[Philo] Les paradoxes de la logique, la découverte de l’atome et les âneries de sophistes
Dans le dernier épisode de notre petite histoire de la philosophie (ici), nous avions fait la découverte de Parménide. Rappelez-vous, c’est lui qui pense que seul le raisonnement nous permet d’atteindre la Vérité. Une pensée pleine de bon sens? Oui…et non! Car, fort de ce postulat, Parménide est prêt à accepter n’importe quelle affirmation, même si elle paraît complètement folle, du moment qu’elle est la conclusion d’un cheminement de pensée logique. Ce philosophe a donc une confiance absolue en la raison de l’Homme, on dit que c’est un rationaliste.
(et si tu veux en savoir plus sur le sujet, va donc lire l’article en entier!)
Le raisonnement et ses paradoxes
De raisonnement logique et de déductions étranges, il en est également question chez Zénon d’Élée (490 – 430). Le philosophe aime bien se triturer le cerveau avec des petits problèmes d’apparence tout simple, mais débouchant sur des paradoxes concernant l’espace et le temps. En cela, il se pose en digne héritier de la pensée de Parménide… Un exemple? Le tir à l’arc!
Avant d’atteindre sa cible, une flèche tirée par un archer doit d’abord parcourir la moitié de la distance entre son point de départ et son point d’arrivée. Logique. Une fois arrivée à mi-chemin, elle doit de nouveau parcourir la moitié du restant du parcours, etc., etc… En considérant le mouvement de la flèche comme une succession infinie de demi-distance à parcourir, on arrive à l’étrange conclusion que la flèche n’atteindra jamais sa cible!
Je vous laisse cogiter là-dessus un petit moment et on en reparle dans les commentaires…
Laissons Zénon se triturer les méninges sur ses paradoxes et ses problèmes de continuum espace-temps et allons voir ce qui se passe du côté d’Empédocle (490 – 435). Considérons-le comme le grand arbitre du match d’idées en train d’avoir lieu entre tous les philosophes.

********************

■ **Consigne 1**:
Recopiez à l'identique la partie des enregistrements qui s'ouvre sur la ligne contenant « In the photo, which of » et se poursuit jusqu'à la fin des enregistrements, ces deux limites incluses. N'incluez pas les images dans votre réponse.

[Questions sur des scènes photographiées]
********************

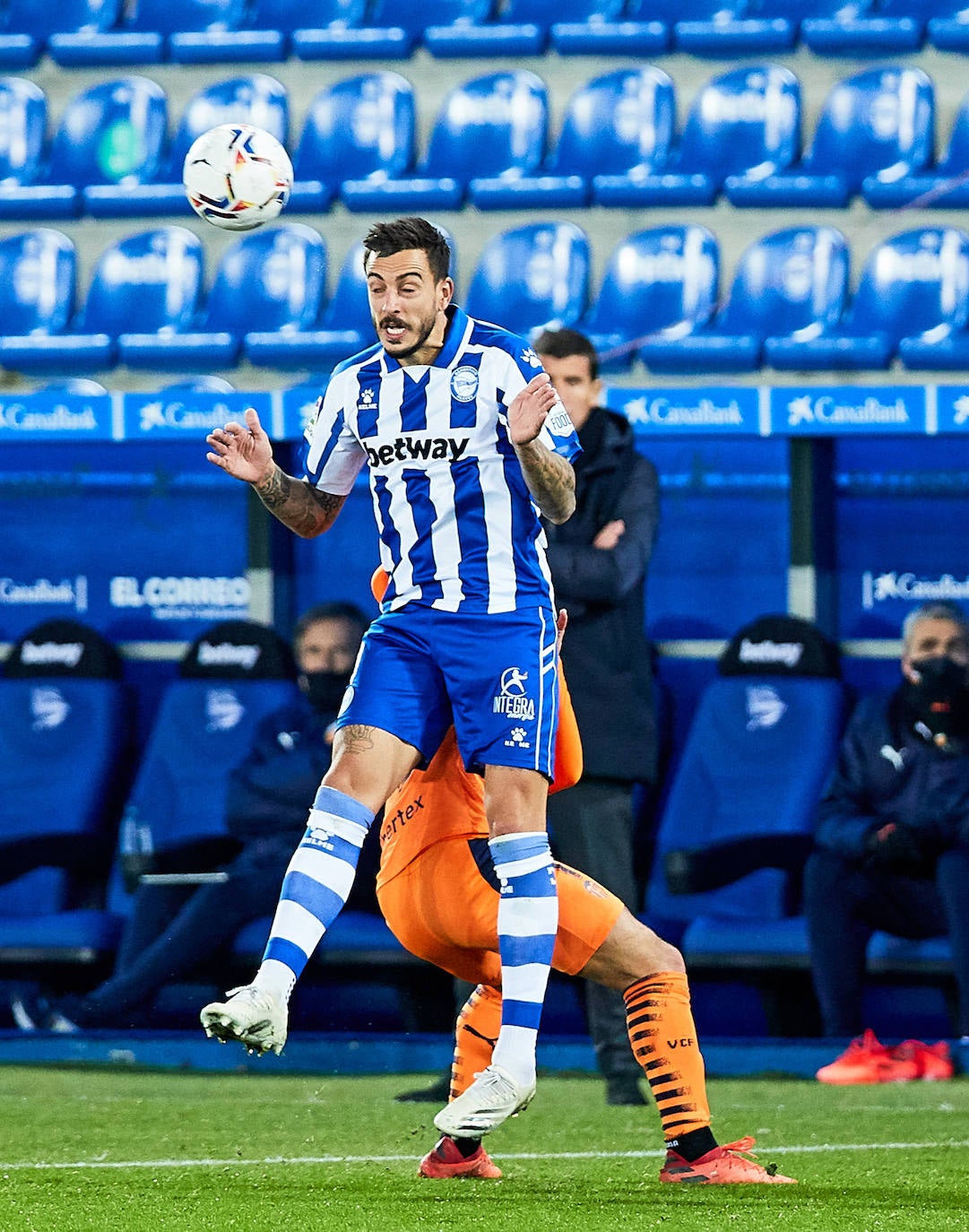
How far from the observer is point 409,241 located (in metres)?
4.33

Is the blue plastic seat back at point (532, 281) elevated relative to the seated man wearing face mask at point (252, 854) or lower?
elevated

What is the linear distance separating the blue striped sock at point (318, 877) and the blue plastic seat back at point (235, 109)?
6.34 meters

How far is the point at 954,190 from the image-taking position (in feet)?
28.3

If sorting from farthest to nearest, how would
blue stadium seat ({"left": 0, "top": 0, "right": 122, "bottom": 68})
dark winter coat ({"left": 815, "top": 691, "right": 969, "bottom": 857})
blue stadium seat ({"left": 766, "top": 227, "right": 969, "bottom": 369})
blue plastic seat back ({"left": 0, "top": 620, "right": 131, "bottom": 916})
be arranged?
blue stadium seat ({"left": 0, "top": 0, "right": 122, "bottom": 68})
blue stadium seat ({"left": 766, "top": 227, "right": 969, "bottom": 369})
blue plastic seat back ({"left": 0, "top": 620, "right": 131, "bottom": 916})
dark winter coat ({"left": 815, "top": 691, "right": 969, "bottom": 857})

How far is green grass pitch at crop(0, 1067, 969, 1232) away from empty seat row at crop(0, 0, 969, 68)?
15.6 feet

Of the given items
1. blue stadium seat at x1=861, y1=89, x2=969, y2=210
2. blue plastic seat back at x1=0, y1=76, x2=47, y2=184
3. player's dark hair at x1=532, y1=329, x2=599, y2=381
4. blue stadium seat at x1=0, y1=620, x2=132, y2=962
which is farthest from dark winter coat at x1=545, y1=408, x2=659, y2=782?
blue plastic seat back at x1=0, y1=76, x2=47, y2=184

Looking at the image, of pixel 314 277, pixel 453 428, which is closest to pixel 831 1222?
pixel 453 428

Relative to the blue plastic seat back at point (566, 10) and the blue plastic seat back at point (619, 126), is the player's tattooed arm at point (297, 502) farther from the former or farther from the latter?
the blue plastic seat back at point (566, 10)

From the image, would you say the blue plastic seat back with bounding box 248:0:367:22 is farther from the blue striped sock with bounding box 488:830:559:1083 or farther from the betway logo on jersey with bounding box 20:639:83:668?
the blue striped sock with bounding box 488:830:559:1083

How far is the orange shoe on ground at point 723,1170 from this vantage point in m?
4.04

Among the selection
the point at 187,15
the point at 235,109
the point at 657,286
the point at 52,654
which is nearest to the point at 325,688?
the point at 52,654

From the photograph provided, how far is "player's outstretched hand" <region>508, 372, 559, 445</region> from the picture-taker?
4109 mm

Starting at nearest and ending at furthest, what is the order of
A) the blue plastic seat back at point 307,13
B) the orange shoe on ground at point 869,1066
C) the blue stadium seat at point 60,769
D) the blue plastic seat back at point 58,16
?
Answer: the orange shoe on ground at point 869,1066 < the blue stadium seat at point 60,769 < the blue plastic seat back at point 307,13 < the blue plastic seat back at point 58,16

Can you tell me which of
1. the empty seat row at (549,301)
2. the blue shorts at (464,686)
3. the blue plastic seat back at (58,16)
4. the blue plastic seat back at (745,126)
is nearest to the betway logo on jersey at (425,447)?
the blue shorts at (464,686)
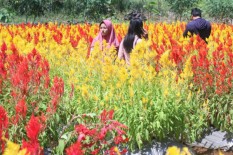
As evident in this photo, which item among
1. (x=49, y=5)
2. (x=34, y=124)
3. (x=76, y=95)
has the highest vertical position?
(x=34, y=124)

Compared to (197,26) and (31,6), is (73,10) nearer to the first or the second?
(31,6)

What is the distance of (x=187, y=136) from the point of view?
4.31 meters

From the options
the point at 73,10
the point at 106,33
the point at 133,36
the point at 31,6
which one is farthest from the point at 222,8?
the point at 133,36

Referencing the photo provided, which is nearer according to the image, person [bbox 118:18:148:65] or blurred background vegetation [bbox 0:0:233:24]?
person [bbox 118:18:148:65]

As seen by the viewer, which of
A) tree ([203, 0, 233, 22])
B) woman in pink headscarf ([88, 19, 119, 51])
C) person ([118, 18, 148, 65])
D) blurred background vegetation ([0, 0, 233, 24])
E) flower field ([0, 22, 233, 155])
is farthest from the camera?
tree ([203, 0, 233, 22])

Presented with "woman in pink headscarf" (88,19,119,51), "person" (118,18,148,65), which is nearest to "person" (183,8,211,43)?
"woman in pink headscarf" (88,19,119,51)

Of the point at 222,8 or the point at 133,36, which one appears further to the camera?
the point at 222,8

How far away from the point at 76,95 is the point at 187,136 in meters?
1.33

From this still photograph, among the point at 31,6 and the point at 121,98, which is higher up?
the point at 121,98

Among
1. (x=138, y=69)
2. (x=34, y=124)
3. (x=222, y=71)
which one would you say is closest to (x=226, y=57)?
(x=222, y=71)

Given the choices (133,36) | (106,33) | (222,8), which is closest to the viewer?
(133,36)

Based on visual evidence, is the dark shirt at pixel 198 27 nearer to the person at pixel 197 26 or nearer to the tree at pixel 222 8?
the person at pixel 197 26

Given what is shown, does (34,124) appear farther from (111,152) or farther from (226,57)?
(226,57)

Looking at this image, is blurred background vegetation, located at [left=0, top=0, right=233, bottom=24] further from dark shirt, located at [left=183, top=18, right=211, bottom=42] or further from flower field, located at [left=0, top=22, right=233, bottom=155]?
flower field, located at [left=0, top=22, right=233, bottom=155]
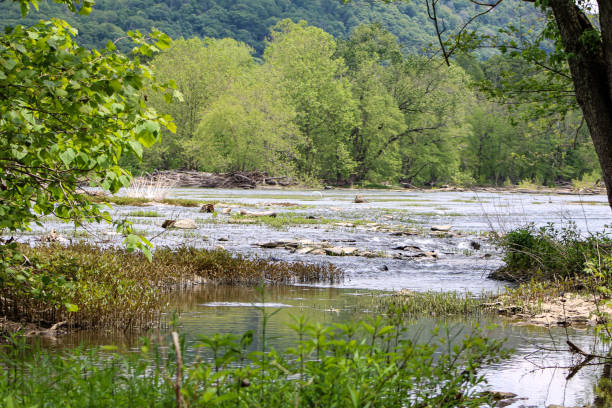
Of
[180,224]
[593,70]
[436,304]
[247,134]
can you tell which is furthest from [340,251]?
[247,134]

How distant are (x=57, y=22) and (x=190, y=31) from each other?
153 metres

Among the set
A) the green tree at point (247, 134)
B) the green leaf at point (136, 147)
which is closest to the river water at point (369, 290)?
the green leaf at point (136, 147)

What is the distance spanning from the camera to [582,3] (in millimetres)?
9008

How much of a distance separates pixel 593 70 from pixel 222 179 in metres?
51.9

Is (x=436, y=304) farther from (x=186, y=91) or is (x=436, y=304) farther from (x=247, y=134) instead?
(x=186, y=91)

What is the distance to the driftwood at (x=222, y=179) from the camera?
2234 inches

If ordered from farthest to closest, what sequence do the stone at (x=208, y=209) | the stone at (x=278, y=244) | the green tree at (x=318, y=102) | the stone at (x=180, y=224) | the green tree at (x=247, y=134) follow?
1. the green tree at (x=318, y=102)
2. the green tree at (x=247, y=134)
3. the stone at (x=208, y=209)
4. the stone at (x=180, y=224)
5. the stone at (x=278, y=244)

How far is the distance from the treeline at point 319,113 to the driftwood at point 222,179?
2197mm

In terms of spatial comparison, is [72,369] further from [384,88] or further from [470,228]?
[384,88]

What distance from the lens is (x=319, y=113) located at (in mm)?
68188

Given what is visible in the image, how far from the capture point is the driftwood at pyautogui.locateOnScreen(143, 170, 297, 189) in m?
56.8

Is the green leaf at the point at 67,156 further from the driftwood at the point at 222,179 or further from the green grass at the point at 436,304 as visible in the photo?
the driftwood at the point at 222,179

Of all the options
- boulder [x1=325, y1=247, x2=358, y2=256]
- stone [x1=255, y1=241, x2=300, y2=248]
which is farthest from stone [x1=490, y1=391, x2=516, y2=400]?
stone [x1=255, y1=241, x2=300, y2=248]

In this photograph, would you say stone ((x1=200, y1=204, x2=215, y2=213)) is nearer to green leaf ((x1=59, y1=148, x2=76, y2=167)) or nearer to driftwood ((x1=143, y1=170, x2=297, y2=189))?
green leaf ((x1=59, y1=148, x2=76, y2=167))
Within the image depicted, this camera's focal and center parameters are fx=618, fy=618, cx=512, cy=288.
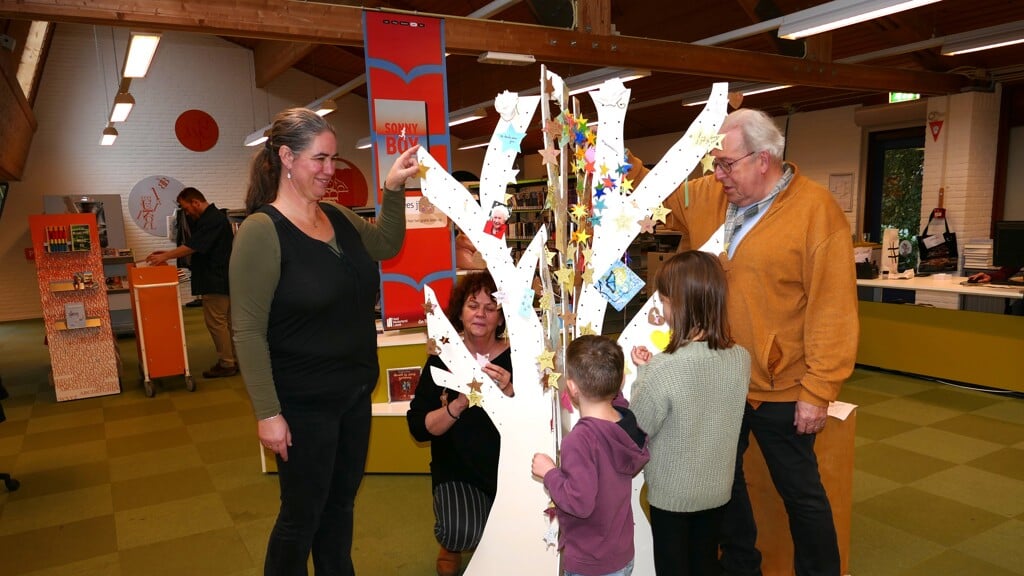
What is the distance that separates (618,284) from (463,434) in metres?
0.88

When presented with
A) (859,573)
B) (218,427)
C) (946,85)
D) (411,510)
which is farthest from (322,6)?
(946,85)

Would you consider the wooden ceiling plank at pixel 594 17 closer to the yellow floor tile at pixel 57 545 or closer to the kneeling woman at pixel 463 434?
the kneeling woman at pixel 463 434

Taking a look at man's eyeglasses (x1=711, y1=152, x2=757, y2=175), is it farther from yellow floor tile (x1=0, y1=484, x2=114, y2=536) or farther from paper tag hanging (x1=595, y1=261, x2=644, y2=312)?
yellow floor tile (x1=0, y1=484, x2=114, y2=536)

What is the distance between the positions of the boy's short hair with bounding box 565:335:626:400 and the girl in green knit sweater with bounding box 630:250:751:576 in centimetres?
18

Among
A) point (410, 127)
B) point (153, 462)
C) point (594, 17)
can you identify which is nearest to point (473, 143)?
point (594, 17)

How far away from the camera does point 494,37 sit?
4965 mm

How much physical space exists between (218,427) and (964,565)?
4.32m

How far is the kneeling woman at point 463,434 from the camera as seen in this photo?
7.03 feet

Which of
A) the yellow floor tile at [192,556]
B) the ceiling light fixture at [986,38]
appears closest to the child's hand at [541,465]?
the yellow floor tile at [192,556]

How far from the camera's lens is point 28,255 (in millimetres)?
9500

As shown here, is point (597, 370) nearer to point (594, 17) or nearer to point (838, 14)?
point (838, 14)

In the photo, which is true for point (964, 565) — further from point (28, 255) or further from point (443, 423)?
point (28, 255)

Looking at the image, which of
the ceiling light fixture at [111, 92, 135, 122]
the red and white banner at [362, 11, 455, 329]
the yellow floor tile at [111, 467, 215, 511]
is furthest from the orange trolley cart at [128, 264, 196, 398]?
the red and white banner at [362, 11, 455, 329]

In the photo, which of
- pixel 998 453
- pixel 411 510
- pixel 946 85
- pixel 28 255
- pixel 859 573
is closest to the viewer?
pixel 859 573
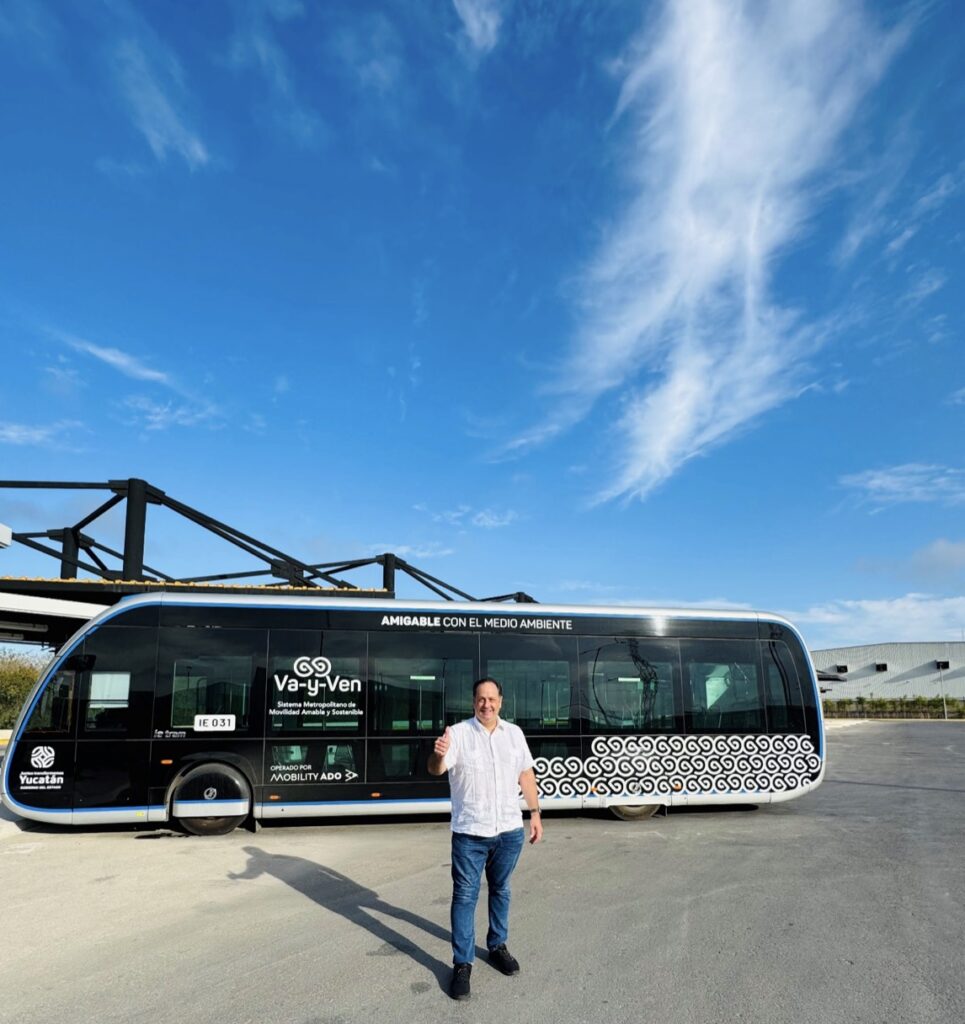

********************

■ **Consigne 2**:
Relevez tous les philosophes nommés dans l'extrait sur les paradoxes de la logique.

■ **Corrigé 1**:
In the photo, which of
- pixel 998 453
- pixel 411 510
- pixel 946 85
- pixel 28 255
- pixel 859 573
is closest to the viewer?
pixel 859 573

■ **Corrigé 2**:
Parménide, Zénon d'Élée, Empédocle